Our Screening Approach

We screen for what actually predicts authorization performance—not just warmth and communication, but the specific competencies that drive outcomes in high-stakes family conversations.

Why Standard Recruiting Fails

Traditional interviews assess whether candidates are friendly, articulate, and mission-aligned. But authorization work requires more: the ability to stay regulated when a family member is yelling, choose precise language when emotions are high, build trust quickly with someone in acute grief, and handle objections without becoming defensive.

Generic screening can't reliably test those competencies. Candidates who "like helping people" and "communicate well" fail when the actual work involves 2am phone calls with angry, grieving families making irreversible decisions.

Our approach: Test for the behaviors that predict real-world authorization success, not personality traits that sound good in interviews.

The Six Authorization-Critical Competencies

We assess every candidate against these competencies—the skills that separate high performers from those who struggle.

Emotional Regulation Under Pressure

Ability to stay calm and composed when families are angry, grieving, or in conflict. Maintaining steady tone and presence even when conversations become heated or emotionally intense.

Why It Matters:

Authorization conversations often involve high emotion. Losing composure loses the authorization. The ability to remain grounded while families process trauma directly impacts outcome rates.

Language Precision and Tone Control

Choosing exactly the right words, pacing, and tone for each family. Avoiding clinical jargon, explaining complex concepts simply, and adjusting communication style to match the family's needs.

Why It Matters:

A single misunderstood phrase can derail trust. The difference between "we need permission" and "we're hoping you'll consider" changes the entire dynamic of the conversation.

Trust-Building Behaviors

Establishing credibility and rapport quickly, often with families in acute grief. Demonstrating transparency, honoring boundaries, and showing genuine respect for the family's decision-making process.

Why It Matters:

Families authorize donation when they trust the messenger. Trust-building isn't about charisma—it's about consistent behaviors that signal safety, honesty, and respect.

Objection Handling

Addressing concerns about mistrust, timing, family disagreement, moral or religious hesitations without being defensive or dismissive. Validating concerns while providing clear, honest information.

Why It Matters:

Every authorization conversation includes objections. The difference between high and low performers is how they respond—with empathy and information, not scripts or pressure.

Coachability and Process Adherence

Willingness to follow established conversation frameworks while adapting to each family. Taking feedback without defensiveness and implementing coaching consistently.

Why It Matters:

Authorization protocols exist because they work. Strong performers balance script discipline with authentic connection—they sound natural, not robotic, while hitting all critical points.

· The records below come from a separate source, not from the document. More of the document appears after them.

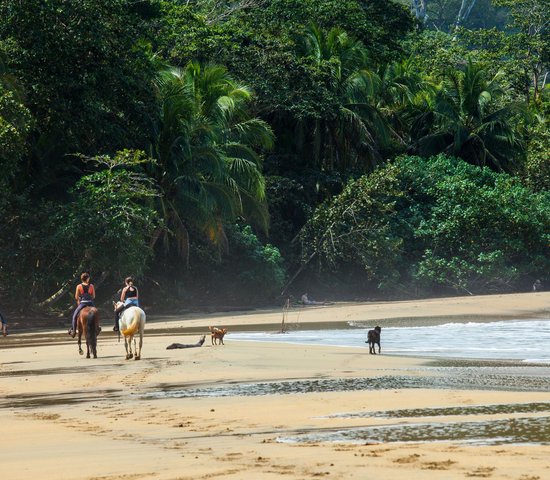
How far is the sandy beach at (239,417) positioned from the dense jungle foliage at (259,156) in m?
10.2

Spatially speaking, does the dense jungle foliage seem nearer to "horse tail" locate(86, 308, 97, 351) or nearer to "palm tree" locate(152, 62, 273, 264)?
"palm tree" locate(152, 62, 273, 264)

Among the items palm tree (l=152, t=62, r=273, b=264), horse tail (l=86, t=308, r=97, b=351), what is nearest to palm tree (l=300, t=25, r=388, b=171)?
palm tree (l=152, t=62, r=273, b=264)

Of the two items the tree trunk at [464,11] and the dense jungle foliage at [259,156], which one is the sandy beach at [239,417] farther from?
the tree trunk at [464,11]

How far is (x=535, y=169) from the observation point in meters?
43.3

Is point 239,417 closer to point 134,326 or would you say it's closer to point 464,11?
point 134,326

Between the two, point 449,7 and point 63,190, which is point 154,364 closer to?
point 63,190

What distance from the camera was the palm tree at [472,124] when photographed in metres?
41.2

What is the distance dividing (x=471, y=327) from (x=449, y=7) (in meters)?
77.5

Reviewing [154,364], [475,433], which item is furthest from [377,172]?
[475,433]

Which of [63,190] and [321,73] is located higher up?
[321,73]

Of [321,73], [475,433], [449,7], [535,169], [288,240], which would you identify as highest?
[449,7]

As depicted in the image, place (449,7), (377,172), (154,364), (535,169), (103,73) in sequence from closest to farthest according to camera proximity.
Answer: (154,364) < (103,73) < (377,172) < (535,169) < (449,7)

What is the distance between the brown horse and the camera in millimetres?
15211

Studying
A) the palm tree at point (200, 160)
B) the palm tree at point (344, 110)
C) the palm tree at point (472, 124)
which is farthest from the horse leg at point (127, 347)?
the palm tree at point (472, 124)
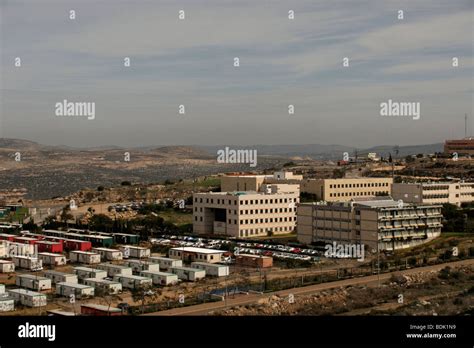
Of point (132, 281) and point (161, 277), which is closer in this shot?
point (132, 281)

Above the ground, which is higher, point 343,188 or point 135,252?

Schedule Reliability for On-Call

Consistent availability for rotation shifts, including overnight and weekend on-call coverage. Showing up when scheduled and managing personal life to support unpredictable work demands.

Why It Matters:

Authorization work happens 24/7. Teams can't function when staff miss shifts or aren't reachable during on-call windows. Reliability is non-negotiable in this role.

How We Assess These Competencies

1. Scenario-Based Screening

Instead of generic interview questions, we present realistic scenarios resembling actual family conversations. We observe how candidates navigate objections, regulate under pressure, and choose language when stakes are high. Evidence-based evaluation, not gut feel.

2. Behavioral Evidence Mapping

We document specific behaviors observed during screening and map them to the six competencies. Candidate briefs show hiring managers exactly what we saw, not vague assessments like "strong communicator."

3. Realistic Job Preview

We tell candidates what the work actually involves—overnight shifts, high-emotion conversations, hearing "no" often, and the toll it can take. This reduces early attrition by filtering for candidates who understand and can handle the demands.

4. Post-Placement Stabilization

30/60/90-day check-ins identify early risk factors (burnout indicators, coaching misalignment, schedule mismatch) and improve the odds of sustained performance. We don't just place candidates—we help them succeed.

The Standard: Authorization Yield

We position our service around authorization-yield recruiting: hiring that improves the probability of placing staff who will reliably drive authorizations in real-world conditions.

Not guarantees. Not miracles. Just better screening for the competencies most correlated with high authorization performance—reducing variance, stabilizing operations, and ultimately saving more lives.